* [Travail à faire]:
1. D'après le texte sur la fable de la grenouille, dans quelle ville et en quelle année l'ouvrage de Goltz a-t-il paru ?
2. Donnez la suite du texte sur la fable de la grenouille, à partir de sa dernière phrase.

* [Texte à étudier]:
+---+
Goltz consigne ses observations dans un ouvrage minutieusement intitulé Beiträge zu Lehre von den Funktionen der Nervenzentren des Frosches, publié à Berlin en 1869. Une flopée d’ébouillanteurs allemands et anglais réitèrent l’expérience au cours des années suivantes, testant diverses vitesses de cuisson. Tout cela se déroule entre blouses blanches, mais lorsque l’écho de ces essais atteint les journaux et les conversations de café, une omission se glisse dans le récit : on oublie de mentionner la décapitation de l’amphibien. Une parabole s’élabore alors, qui dit à peu près ceci. « Plongez une grenouille dans une casserole bouillante : elle s’échappera. Placez-la dans l’eau froide et chauffez à petit feu : elle s’habituera aux variations de température et restera tranquille jusqu’à se retrouver bouillie. Ainsi en va-t-il de nous autres, humains : si l’on ne perçoit pas le mal qui s’installe par petites touches, on s’en accommodera jusqu’à l’irréparable… »

Le nez du chameau

 

Les exemples humains de ce phénomène semblent abonder. Al Gore manie l’allégorie de la grenouille pour parler de notre indifférence au changement climatique. Les survivalistes l’utilisent pour évoquer l’effondrement de la civilisation. Les psychologues l’emploient pour expliquer pourquoi on demeure dans des relations abusives sans s’échapper. Bardée d’un semblant de science, la fable de la grenouille se confond ainsi avec une série d’images proverbiales : le « pied dans la porte », le « doigt dans l’engrenage », le « nez du chameau » (si vous le laissez pénétrer sous la tente, dit-on, le reste de l’animal suivra), le « saucissonnage », la « pente savonneuse », le « qui vole un oeuf vole un boeuf », le « donnez-leur un doigt, ils vous prendront le bras »… Répertoire d’idées éminemment ambivalent, utilisé parfois pour nous alerter d’un vrai danger insuffisamment perçu, parfois pour attiser notre paranoïa autour d’un péril imaginaire.
+---+
* [Lignes extraites]:
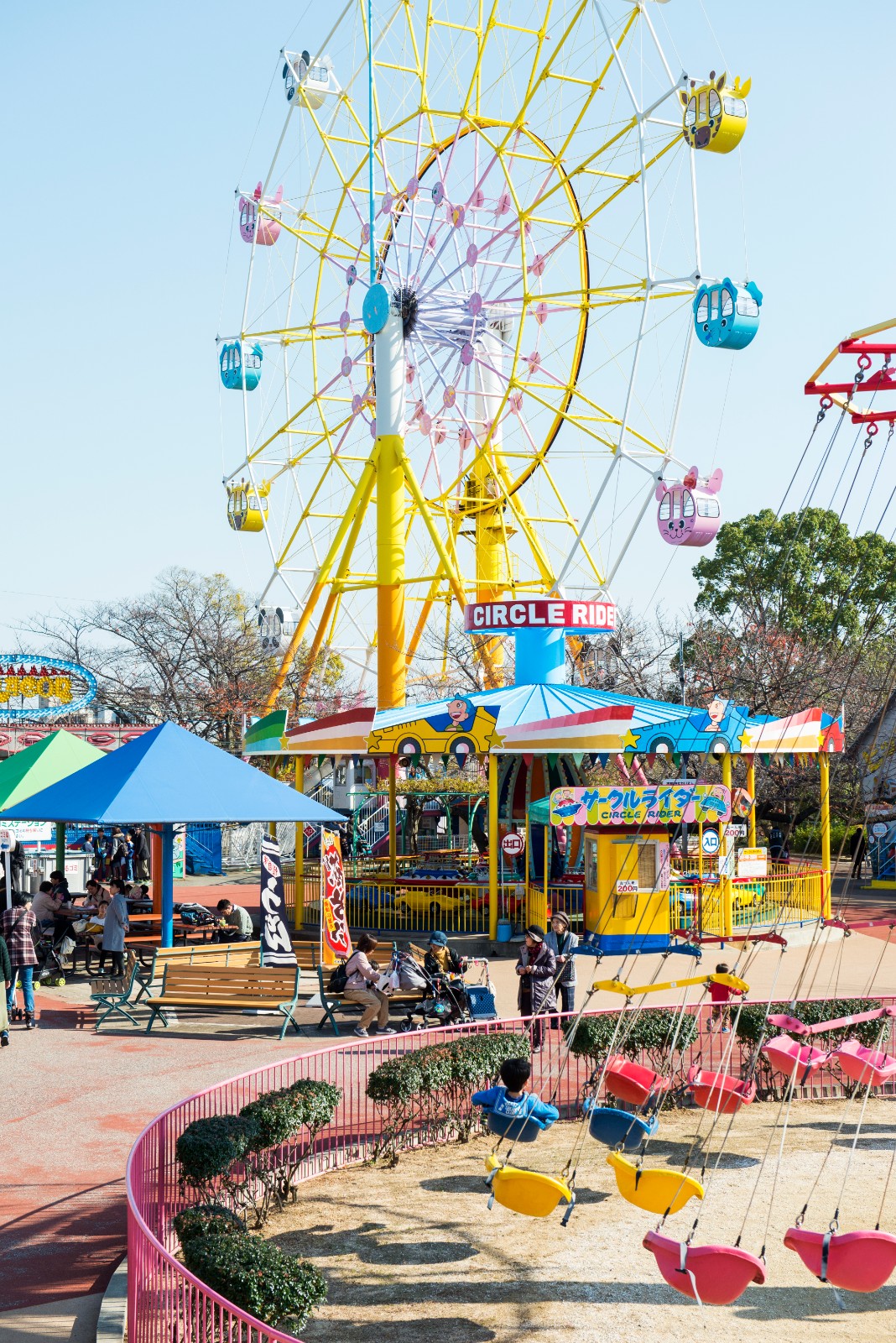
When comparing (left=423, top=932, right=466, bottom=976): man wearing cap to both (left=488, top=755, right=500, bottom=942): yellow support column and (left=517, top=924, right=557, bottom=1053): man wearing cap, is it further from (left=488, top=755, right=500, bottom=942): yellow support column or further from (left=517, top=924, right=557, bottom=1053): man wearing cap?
(left=488, top=755, right=500, bottom=942): yellow support column

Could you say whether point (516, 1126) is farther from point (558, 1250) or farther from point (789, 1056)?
point (789, 1056)

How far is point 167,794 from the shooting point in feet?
58.2

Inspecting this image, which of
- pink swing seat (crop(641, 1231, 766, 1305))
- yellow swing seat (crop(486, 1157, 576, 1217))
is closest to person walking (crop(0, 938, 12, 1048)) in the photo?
yellow swing seat (crop(486, 1157, 576, 1217))

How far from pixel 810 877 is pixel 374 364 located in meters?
15.0

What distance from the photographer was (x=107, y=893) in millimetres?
20797

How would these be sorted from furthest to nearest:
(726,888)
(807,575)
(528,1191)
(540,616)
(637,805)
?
(807,575), (540,616), (726,888), (637,805), (528,1191)

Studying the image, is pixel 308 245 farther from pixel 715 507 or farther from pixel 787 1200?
pixel 787 1200

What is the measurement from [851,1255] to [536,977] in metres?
7.41

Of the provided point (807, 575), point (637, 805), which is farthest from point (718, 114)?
point (807, 575)

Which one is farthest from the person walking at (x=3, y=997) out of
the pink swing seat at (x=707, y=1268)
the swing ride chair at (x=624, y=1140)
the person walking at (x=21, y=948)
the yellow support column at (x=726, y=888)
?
the yellow support column at (x=726, y=888)

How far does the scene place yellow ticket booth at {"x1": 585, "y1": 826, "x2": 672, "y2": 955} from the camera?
2084cm

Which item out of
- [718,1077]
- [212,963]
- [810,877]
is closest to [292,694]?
[810,877]

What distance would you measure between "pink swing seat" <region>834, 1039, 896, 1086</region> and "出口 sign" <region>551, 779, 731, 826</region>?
33.1 feet

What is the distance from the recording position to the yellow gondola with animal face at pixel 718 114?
23953 mm
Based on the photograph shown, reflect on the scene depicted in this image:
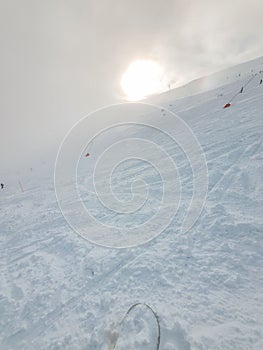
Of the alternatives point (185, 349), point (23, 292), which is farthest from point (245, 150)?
point (23, 292)

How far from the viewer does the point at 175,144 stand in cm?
1058

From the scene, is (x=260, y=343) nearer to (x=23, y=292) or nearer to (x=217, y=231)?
(x=217, y=231)

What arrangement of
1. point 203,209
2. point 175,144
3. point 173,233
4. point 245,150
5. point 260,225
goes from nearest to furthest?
point 260,225
point 173,233
point 203,209
point 245,150
point 175,144

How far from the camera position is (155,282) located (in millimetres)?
3287

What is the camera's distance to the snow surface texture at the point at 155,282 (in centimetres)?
252

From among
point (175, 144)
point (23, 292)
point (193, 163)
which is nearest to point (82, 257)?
point (23, 292)

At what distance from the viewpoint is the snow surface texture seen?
2523mm

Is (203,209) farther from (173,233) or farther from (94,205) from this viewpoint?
(94,205)

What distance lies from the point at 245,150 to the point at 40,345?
7444 mm

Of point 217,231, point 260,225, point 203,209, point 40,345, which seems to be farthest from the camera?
point 203,209

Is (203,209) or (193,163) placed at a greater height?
(193,163)

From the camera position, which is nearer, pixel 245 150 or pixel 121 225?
pixel 121 225

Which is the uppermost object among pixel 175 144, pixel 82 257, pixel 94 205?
pixel 175 144

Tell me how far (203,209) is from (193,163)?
293cm
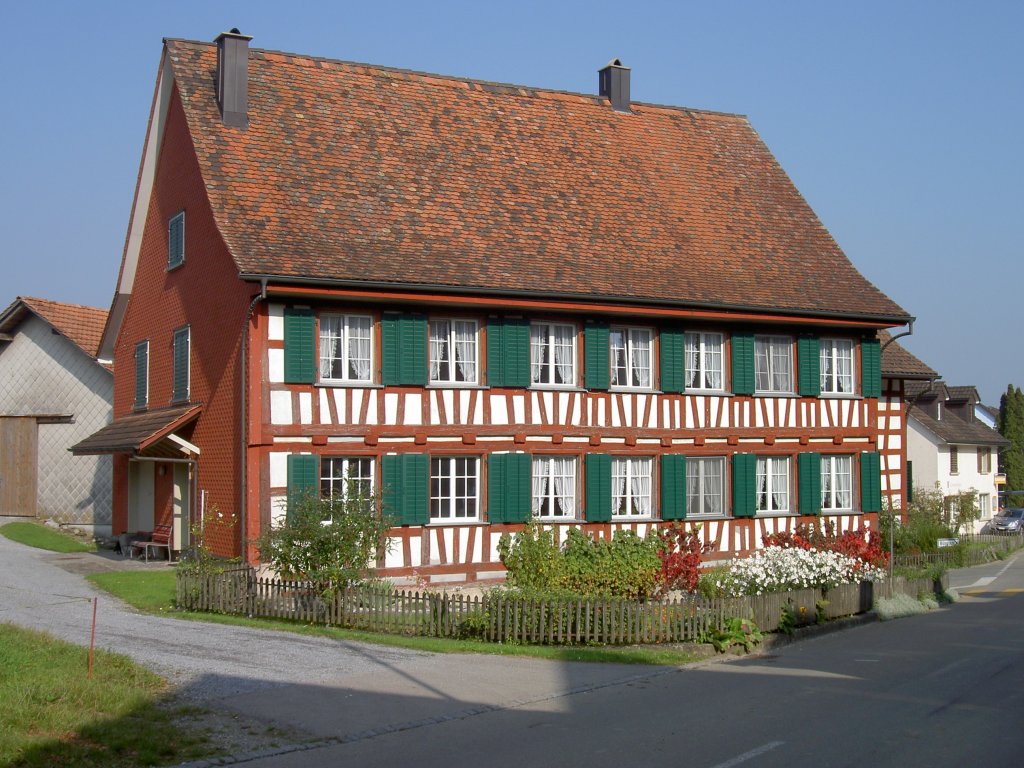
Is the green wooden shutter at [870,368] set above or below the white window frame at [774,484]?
above

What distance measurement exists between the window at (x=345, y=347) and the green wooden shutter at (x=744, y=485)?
885 centimetres

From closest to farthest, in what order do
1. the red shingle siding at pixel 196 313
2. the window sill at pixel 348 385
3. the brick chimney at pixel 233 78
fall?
the window sill at pixel 348 385, the red shingle siding at pixel 196 313, the brick chimney at pixel 233 78

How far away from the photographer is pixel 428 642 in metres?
16.4

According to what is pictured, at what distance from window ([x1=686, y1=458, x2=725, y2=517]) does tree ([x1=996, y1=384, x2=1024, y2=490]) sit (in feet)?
206

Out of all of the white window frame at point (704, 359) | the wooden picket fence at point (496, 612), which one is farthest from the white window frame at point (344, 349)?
the white window frame at point (704, 359)

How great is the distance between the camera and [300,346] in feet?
72.4

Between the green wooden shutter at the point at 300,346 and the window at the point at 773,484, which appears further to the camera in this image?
the window at the point at 773,484

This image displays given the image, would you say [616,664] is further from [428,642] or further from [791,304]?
[791,304]

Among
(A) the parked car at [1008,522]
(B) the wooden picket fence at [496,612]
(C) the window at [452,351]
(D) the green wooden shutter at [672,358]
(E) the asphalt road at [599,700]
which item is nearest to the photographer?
(E) the asphalt road at [599,700]

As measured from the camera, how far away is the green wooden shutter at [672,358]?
85.8ft

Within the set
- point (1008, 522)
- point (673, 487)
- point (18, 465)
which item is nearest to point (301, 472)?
point (673, 487)

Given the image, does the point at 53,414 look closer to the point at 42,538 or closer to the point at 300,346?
the point at 42,538

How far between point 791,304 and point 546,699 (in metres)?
16.5

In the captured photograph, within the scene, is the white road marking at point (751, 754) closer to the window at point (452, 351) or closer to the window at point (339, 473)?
the window at point (339, 473)
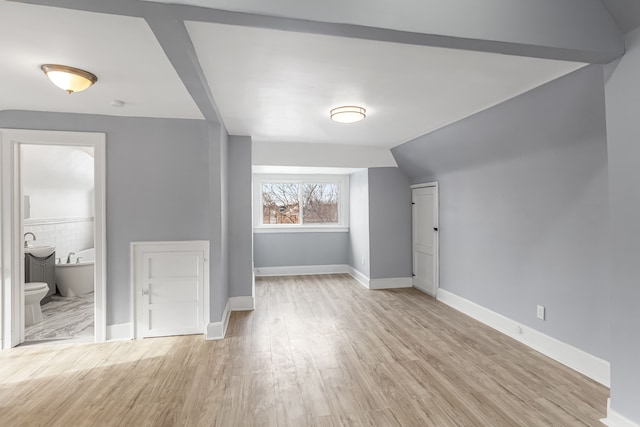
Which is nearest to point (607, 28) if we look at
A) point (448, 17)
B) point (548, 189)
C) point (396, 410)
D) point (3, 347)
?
point (448, 17)

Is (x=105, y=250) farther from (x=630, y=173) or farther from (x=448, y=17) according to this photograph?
(x=630, y=173)

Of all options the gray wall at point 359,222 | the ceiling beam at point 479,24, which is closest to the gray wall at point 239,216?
the gray wall at point 359,222

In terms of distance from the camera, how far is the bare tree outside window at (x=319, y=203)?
6.49 metres

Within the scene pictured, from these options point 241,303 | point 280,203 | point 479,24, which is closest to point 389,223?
point 280,203

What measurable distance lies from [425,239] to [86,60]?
180 inches

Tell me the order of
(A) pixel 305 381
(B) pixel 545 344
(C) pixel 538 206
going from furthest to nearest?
(C) pixel 538 206
(B) pixel 545 344
(A) pixel 305 381

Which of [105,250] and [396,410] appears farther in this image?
[105,250]

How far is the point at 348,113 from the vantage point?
2.96m

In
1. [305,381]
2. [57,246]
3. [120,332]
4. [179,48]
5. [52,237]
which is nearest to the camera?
[179,48]

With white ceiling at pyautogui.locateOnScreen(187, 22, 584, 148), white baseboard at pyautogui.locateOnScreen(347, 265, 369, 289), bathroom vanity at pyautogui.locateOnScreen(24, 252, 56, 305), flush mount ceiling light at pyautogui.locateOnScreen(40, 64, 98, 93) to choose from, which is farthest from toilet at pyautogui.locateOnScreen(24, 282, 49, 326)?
white baseboard at pyautogui.locateOnScreen(347, 265, 369, 289)

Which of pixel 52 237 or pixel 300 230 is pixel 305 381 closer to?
pixel 300 230

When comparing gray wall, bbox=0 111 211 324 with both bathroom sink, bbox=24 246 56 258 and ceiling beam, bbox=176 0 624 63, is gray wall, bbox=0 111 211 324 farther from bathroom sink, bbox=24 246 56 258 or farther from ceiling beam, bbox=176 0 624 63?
ceiling beam, bbox=176 0 624 63

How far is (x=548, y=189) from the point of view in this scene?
288 centimetres

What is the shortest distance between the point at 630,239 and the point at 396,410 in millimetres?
1740
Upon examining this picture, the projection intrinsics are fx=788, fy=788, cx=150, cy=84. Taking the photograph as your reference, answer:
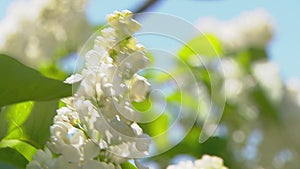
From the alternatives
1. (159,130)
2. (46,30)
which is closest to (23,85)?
(159,130)

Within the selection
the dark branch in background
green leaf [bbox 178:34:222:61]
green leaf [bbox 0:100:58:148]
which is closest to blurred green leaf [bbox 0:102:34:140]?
green leaf [bbox 0:100:58:148]

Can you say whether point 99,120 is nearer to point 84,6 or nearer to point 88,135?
point 88,135

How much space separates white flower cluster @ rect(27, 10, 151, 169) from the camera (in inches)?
32.0

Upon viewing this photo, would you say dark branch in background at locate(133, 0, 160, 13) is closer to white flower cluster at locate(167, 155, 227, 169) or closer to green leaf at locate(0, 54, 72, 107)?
white flower cluster at locate(167, 155, 227, 169)

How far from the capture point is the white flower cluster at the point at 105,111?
81 cm

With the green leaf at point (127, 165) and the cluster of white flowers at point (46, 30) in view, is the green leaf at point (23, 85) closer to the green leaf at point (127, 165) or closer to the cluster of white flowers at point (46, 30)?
the green leaf at point (127, 165)

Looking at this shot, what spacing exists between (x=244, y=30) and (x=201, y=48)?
1699mm

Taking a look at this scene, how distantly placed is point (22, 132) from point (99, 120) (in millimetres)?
159

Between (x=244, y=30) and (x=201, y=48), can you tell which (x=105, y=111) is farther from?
(x=244, y=30)

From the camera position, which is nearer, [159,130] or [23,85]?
[23,85]

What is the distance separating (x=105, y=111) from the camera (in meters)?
0.82

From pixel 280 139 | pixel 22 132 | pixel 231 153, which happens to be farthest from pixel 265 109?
pixel 22 132

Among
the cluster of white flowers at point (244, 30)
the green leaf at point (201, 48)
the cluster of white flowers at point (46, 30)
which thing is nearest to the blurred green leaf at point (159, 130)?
the green leaf at point (201, 48)

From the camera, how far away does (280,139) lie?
2938 millimetres
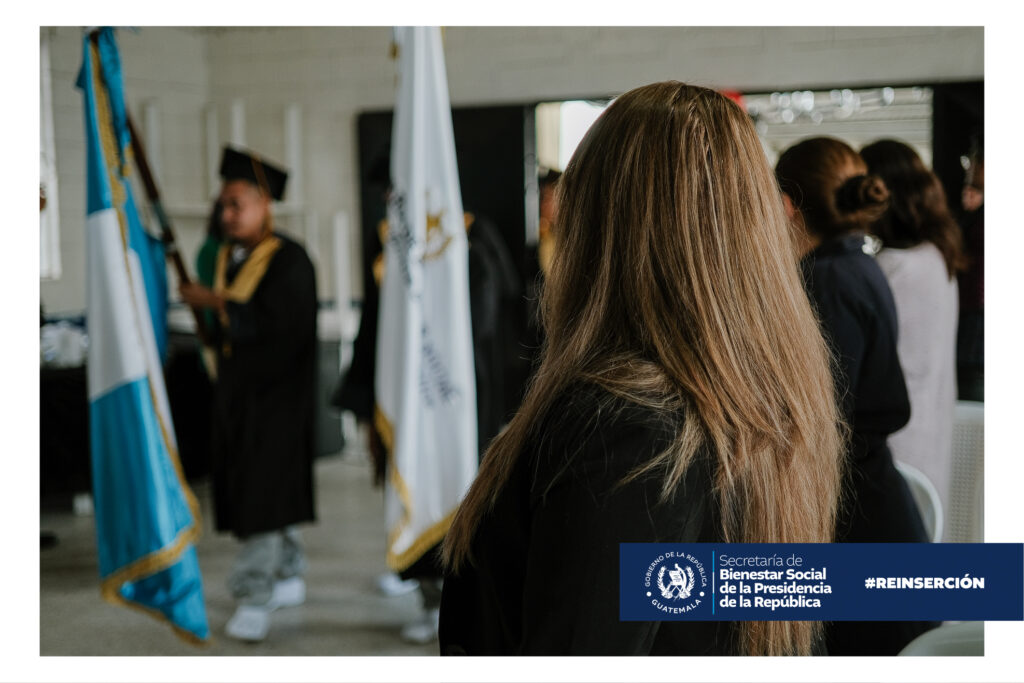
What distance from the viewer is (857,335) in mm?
1718

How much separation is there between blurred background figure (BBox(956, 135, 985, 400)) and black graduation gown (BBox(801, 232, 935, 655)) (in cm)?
18

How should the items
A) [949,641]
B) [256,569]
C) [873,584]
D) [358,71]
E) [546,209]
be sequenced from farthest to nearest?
[358,71], [546,209], [256,569], [873,584], [949,641]

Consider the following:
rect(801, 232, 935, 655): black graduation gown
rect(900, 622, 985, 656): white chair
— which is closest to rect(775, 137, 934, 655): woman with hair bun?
rect(801, 232, 935, 655): black graduation gown

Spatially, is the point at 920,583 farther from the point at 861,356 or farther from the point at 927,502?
the point at 861,356

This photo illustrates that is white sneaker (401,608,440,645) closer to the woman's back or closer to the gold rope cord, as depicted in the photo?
the gold rope cord

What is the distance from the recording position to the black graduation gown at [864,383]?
1.65 meters

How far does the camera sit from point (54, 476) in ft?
10.2

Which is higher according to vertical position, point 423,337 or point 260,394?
point 423,337

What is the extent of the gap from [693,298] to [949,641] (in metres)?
0.63

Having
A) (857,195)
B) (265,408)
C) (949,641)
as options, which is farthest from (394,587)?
(949,641)

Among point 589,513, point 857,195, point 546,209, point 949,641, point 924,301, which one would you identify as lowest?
point 949,641

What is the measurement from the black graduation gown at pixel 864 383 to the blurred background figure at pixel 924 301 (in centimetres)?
31
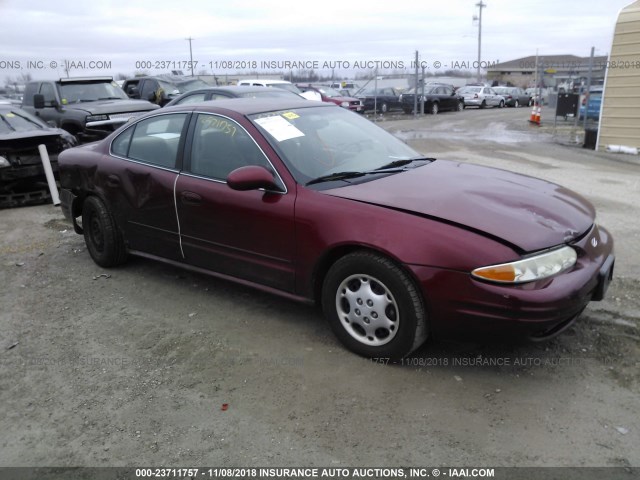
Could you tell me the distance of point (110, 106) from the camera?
36.2 feet

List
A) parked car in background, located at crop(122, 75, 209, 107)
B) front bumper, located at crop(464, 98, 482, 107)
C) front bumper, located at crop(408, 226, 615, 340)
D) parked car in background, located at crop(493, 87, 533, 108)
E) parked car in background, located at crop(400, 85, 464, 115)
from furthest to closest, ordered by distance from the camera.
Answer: parked car in background, located at crop(493, 87, 533, 108), front bumper, located at crop(464, 98, 482, 107), parked car in background, located at crop(400, 85, 464, 115), parked car in background, located at crop(122, 75, 209, 107), front bumper, located at crop(408, 226, 615, 340)

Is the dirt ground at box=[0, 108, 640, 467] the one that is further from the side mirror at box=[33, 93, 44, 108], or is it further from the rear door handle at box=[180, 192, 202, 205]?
the side mirror at box=[33, 93, 44, 108]

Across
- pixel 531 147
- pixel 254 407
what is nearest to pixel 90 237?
pixel 254 407

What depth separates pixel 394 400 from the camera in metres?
3.16

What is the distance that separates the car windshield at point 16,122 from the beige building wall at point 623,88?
1138 centimetres

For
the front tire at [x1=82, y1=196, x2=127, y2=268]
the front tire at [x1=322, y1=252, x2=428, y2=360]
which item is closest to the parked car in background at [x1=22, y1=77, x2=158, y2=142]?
the front tire at [x1=82, y1=196, x2=127, y2=268]

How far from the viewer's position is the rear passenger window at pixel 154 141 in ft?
14.9

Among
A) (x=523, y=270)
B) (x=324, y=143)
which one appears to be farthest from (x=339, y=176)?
(x=523, y=270)

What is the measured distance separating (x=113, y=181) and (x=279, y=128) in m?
1.81

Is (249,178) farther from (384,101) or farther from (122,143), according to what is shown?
(384,101)

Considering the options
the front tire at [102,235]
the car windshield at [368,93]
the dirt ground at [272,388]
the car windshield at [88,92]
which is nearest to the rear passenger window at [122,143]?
the front tire at [102,235]

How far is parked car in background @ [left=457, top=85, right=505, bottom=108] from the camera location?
33000mm

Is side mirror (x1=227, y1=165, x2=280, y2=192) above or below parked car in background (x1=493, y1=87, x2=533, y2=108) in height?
above

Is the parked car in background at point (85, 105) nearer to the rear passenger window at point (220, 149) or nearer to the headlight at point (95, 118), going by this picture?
the headlight at point (95, 118)
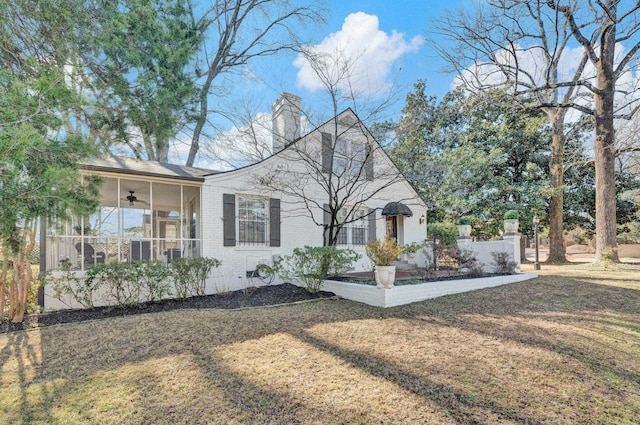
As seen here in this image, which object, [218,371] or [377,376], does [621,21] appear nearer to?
[377,376]

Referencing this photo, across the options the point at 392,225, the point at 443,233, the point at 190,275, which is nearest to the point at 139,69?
the point at 190,275

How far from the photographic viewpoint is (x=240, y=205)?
9461mm

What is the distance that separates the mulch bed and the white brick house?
812mm

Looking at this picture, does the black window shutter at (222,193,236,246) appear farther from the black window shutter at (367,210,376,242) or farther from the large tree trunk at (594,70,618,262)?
the large tree trunk at (594,70,618,262)

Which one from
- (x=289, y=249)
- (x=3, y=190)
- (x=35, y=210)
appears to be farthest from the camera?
(x=289, y=249)

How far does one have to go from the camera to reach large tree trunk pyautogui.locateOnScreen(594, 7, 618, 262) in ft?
34.7

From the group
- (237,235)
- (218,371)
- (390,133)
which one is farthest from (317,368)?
(390,133)

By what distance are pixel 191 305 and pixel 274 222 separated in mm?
3710

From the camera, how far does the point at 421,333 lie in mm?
4609

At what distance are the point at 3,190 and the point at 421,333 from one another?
5.81 m

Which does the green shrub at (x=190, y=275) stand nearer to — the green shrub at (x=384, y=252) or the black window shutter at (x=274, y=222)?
the black window shutter at (x=274, y=222)

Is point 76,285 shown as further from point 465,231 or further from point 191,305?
point 465,231

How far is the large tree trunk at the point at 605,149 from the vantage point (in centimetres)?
1056

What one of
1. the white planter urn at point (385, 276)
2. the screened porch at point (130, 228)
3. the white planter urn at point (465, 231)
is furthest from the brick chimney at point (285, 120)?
the white planter urn at point (465, 231)
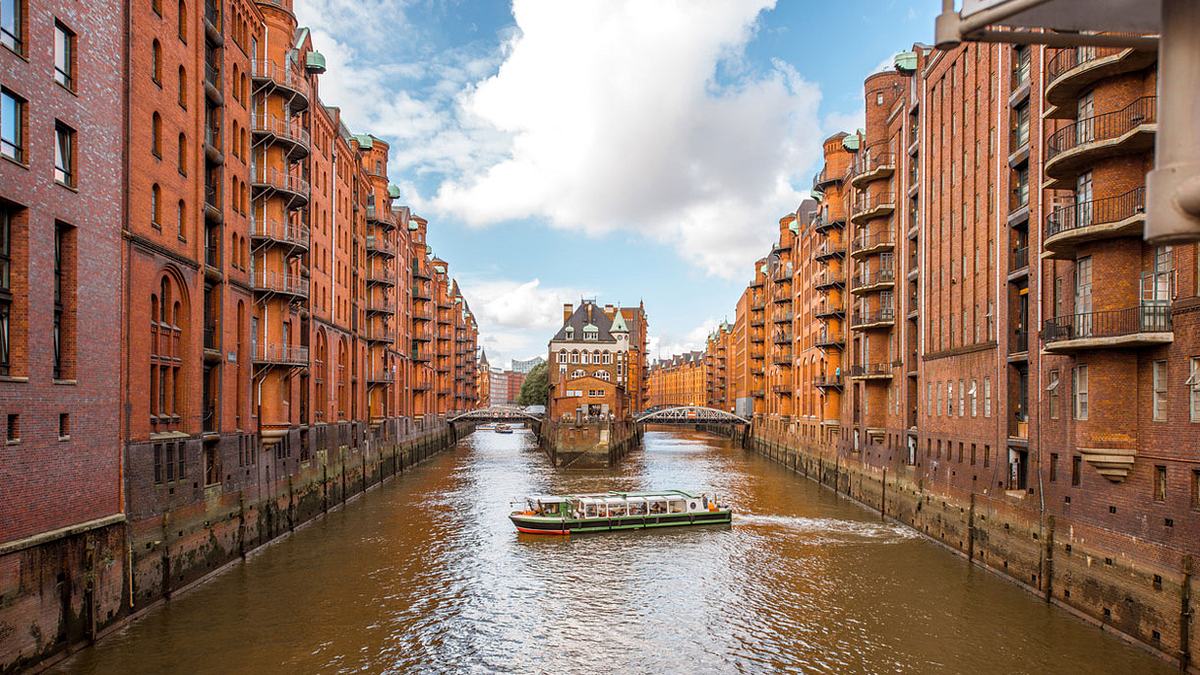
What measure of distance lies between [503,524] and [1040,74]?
+---+
* [Liste des réponses]:
1. À Berlin, en 1869.

2.
Les humains, dit-on, se laisseraient donc cuire sans faire d’histoires, même sans être décapités, pour autant que le feu soit doux. Mais qu’en est-il, en réalité, chez les grenouilles ? « Vous ne trouverez pas de références scientifiques pour une bonne raison : tester scientifiquement la véracité de ce dicton est contraire à l’éthique. Pas un seul groupe de recherche ne pourrait actuellement justifier une expérimentation animale pour tenter d’ébouillanter des grenouilles », répond le biologiste Thierry Bohnenstengel, coordinateur romand des projets en faveur des batraciens au Centre de coordination pour la protection des amphibiens et reptiles de Suisse (KARCH).

À l’Université de l’Oklahoma, son confrère Victor H. Hutchison, zoologiste spécialisé dans les relations thermiques des amphibiens, s’est mouillé, si l’on ose dire, à plusieurs reprises pour affirmer que la fable de la grenouille est entièrement trompeuse : « À mesure que la température de l’eau s’accroît, la grenouille se montre de plus en plus active dans ses tentatives de s’échapper », explique-t-il. Le « maximum thermique critique » de l’animal est de 40 degrés. Une grenouille jetée dans l’eau bouillante mourrait aussitôt.

La bonne cuisson de l’usager

A-t-on tout dit ? Pas tout à fait. Dans le monde des affaires, on oppose l’image de la grenouille bouillie à celle du sparadrap : les études médicales (celle publiée par Jeremy S. Furyk et al. dans le Medical Journal of Australia de décembre 2009, par exemple) recommandent d’arracher celui-ci d’un coup sec, plutôt que doucement, afin de minimiser les désagréments pour le patient. C’est pareil lorsqu’il s’agit d’imposer au consommateur des changements désagréables, et qu’on veut déterminer « la fraction d’une population d’usagers qui est disposée à tolérer des nuisances », notent Christina Aperjis et Bernardo A. Huberman, chercheurs chez Hewlett-Packard, dans une étude publiée en mars 2016. « Introduire les nuisances d’un coup sera généralement plus profitable que les introduire graduellement » : pour que la grenouille ou le consommateur soient cuits, mieux vaut les plonger dans une casserole qui bout déjà.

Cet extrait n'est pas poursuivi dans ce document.